Little information was available about Operation Palladium so, in June, IDP and the Center for Constitutional Rights filed a Freedom of Information Act (FOIA) request seeking details including trainings and guidance for ICE officers, lists of who was targeted, and what communications had been happening between ICE and local law enforcement agencies, including NYPD. While the FOIA was pending, ICE raids continued throughout the summer and fall, with the Trump Administration threatening massive, on-going raids leading up to the November election. ICE agents posted "WANTED" billboards with photos of immigrants in Pennsylvania during the fall. ICE raids have continued in New York throughout the late summer and fall, groups of 6-10 armed agents dressed in plain-clothes, often none of them wearing masks or other PPE despite the COVID-19 pandemic, yelling and threatening immigrants and their loved ones.
To date, DHS has not responded to our FOIA request. The public has a right to know more about Operation Palladium, and more about the ICE policing and surveillance practices that are funded by our tax dollars and allowed by our elected officials. So together with the Center for Constitutional Rights (CCR), we are suing DHS for more information.

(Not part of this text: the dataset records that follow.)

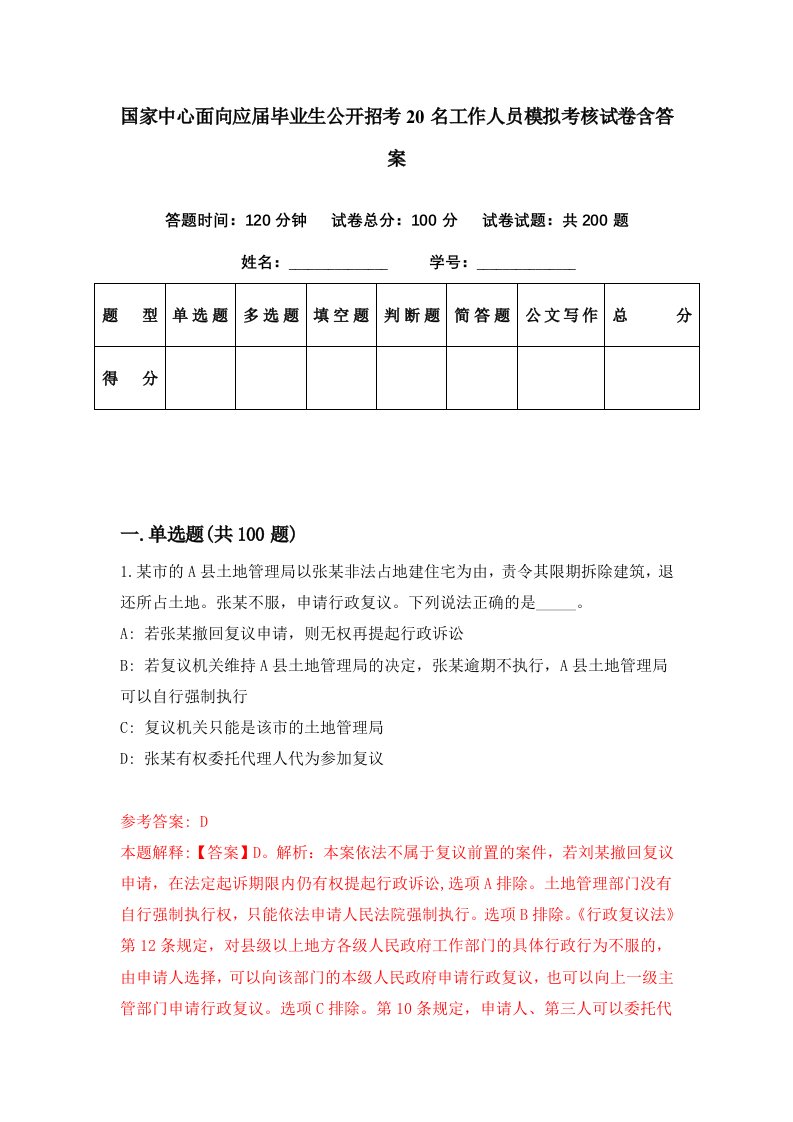 国家中心面向应届毕业生公开招考20名工作人员模拟考核试卷含答案

答题时间：120分钟　试卷总分：100分　试卷试题：共200题

姓名：____________　学号：____________

| 题　型 | 单选题 | 多选题 | 填空题 | 判断题 | 简答题 | 公文写作 | 总　分 |
|---|---|---|---|---|---|---|---|
| 得　分 | | | | | | | |

一.单选题(共100题)

1.某市的A县土地管理局以张某非法占地建住宅为由，责令其限期拆除建筑，退还所占土地。张某不服，申请行政复议。下列说法正确的是_____。

A: 若张某撤回复议申请，则无权再提起行政诉讼

B: 若复议机关维持A县土地管理局的决定，张某逾期不执行，A县土地管理局可以自行强制执行

C: 复议机关只能是该市的土地管理局

D: 张某有权委托代理人代为参加复议

参考答案: D
本题解释:【答案】D。解析：本案依法不属于复议前置的案件，若刘某撤回复议申请，在法定起诉期限内仍有权提起行政诉讼,选项A排除。土地管理部门没有自行强制执行权，只能依法申请人民法院强制执行。选项B排除。《行政复议法》第12条规定，对县级以上地方各级人民政府工作部门的具体行政行为不服的，由申请人选择，可以向该部门的本级人民政府申请行政复议，也可以向上一级主管部门申请行政复议。选项C排除。第10条规定，申请人、第三人可以委托代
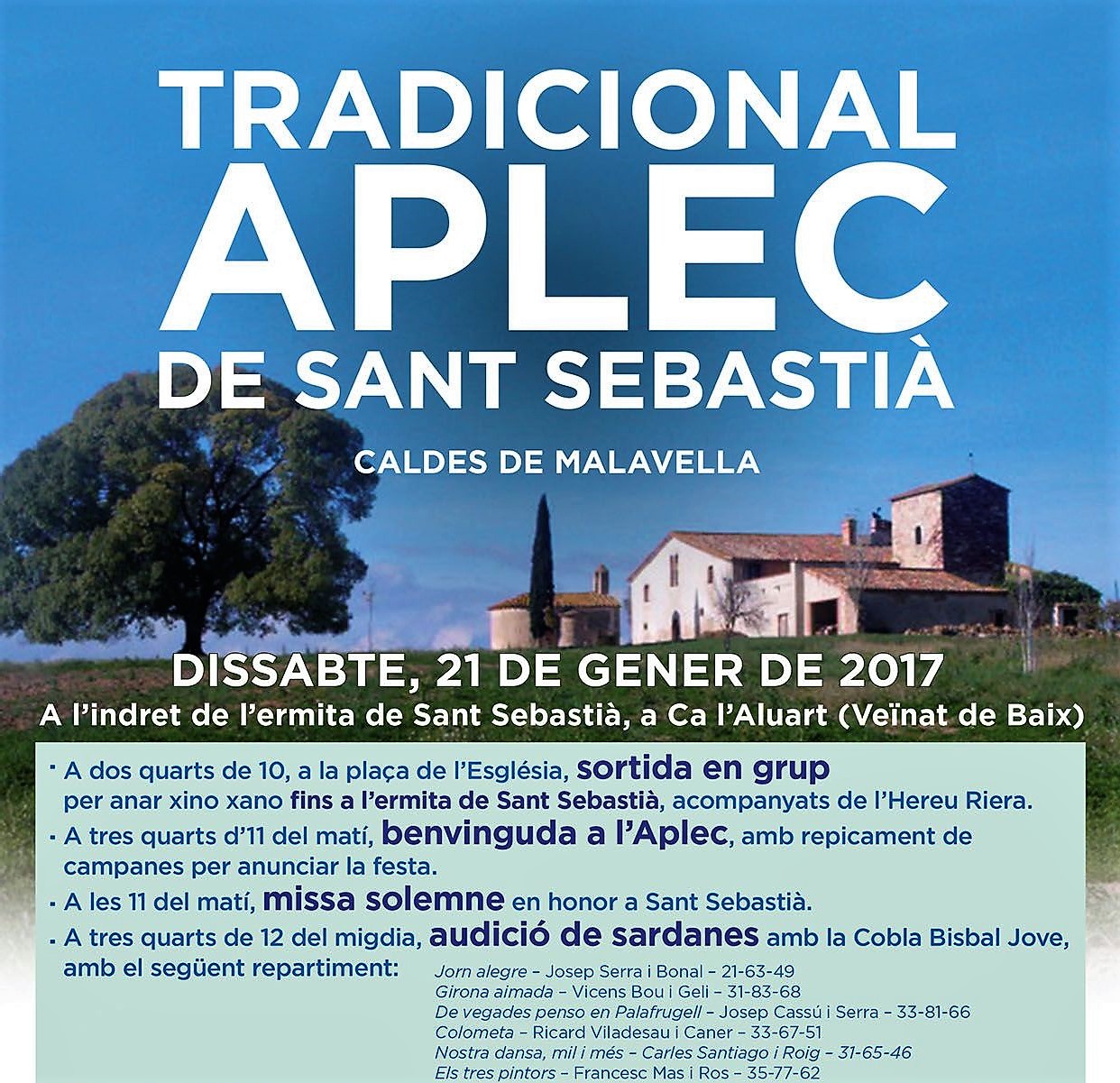 TRADICIONAL
APLEC
DE SANT SEBASTIÀ

CALDES DE MALAVELLA

DISSABTE, 21 DE GENER DE 2017
A l'indret de l'ermita de Sant Sebastià, a Ca l'Aluart (Veïnat de Baix)

· A dos quarts de 10, a la plaça de l'Església, sortida en grup per anar xino xano fins a l'ermita de Sant Sebastià, acompanyats de l'Hereu Riera.
· A tres quarts d'11 del matí, benvinguda a l'Aplec, amb repicament de campanes per anunciar la festa.
· A les 11 del matí, missa solemne en honor a Sant Sebastià.
· A tres quarts de 12 del migdia, audició de sardanes amb la Cobla Bisbal Jove, amb el següent repartiment:

Jorn alegre – Josep Serra i Bonal – 21-63-49
Girona aimada – Vicens Bou i Geli – 31-83-68
De vegades penso en Palafrugell – Josep Cassú i Serra – 33-81-66
Colometa – Ricard Viladesau i Caner – 33-67-51
Nostra dansa, mil i més – Carles Santiago i Roig – 31-65-46
Els tres pintors – Francesc Mas i Ros – 35-77-62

Over the past decade, DHS has increasingly focused rhetorically and materially on people with criminal convictions as a key threat to “public safety,” and the targeting of these people now serves as primary justification for ICE’s mission. ICE has successfully tapped into the logics and apparatus of decades of extensive criminalization targeting communities of color —including the vilification that drives racialized policing, discriminatory prosecution and sentencing, and mass imprisonment—and heavily relying on police as a force-multiplier to achieve this. Operation Palladium is only the latest intensification of these efforts.IDP and CCR are planning to use any information obtained through FOIA litigation to shed light on how DHS and ICE policing tactics threaten safety and stability in our cities.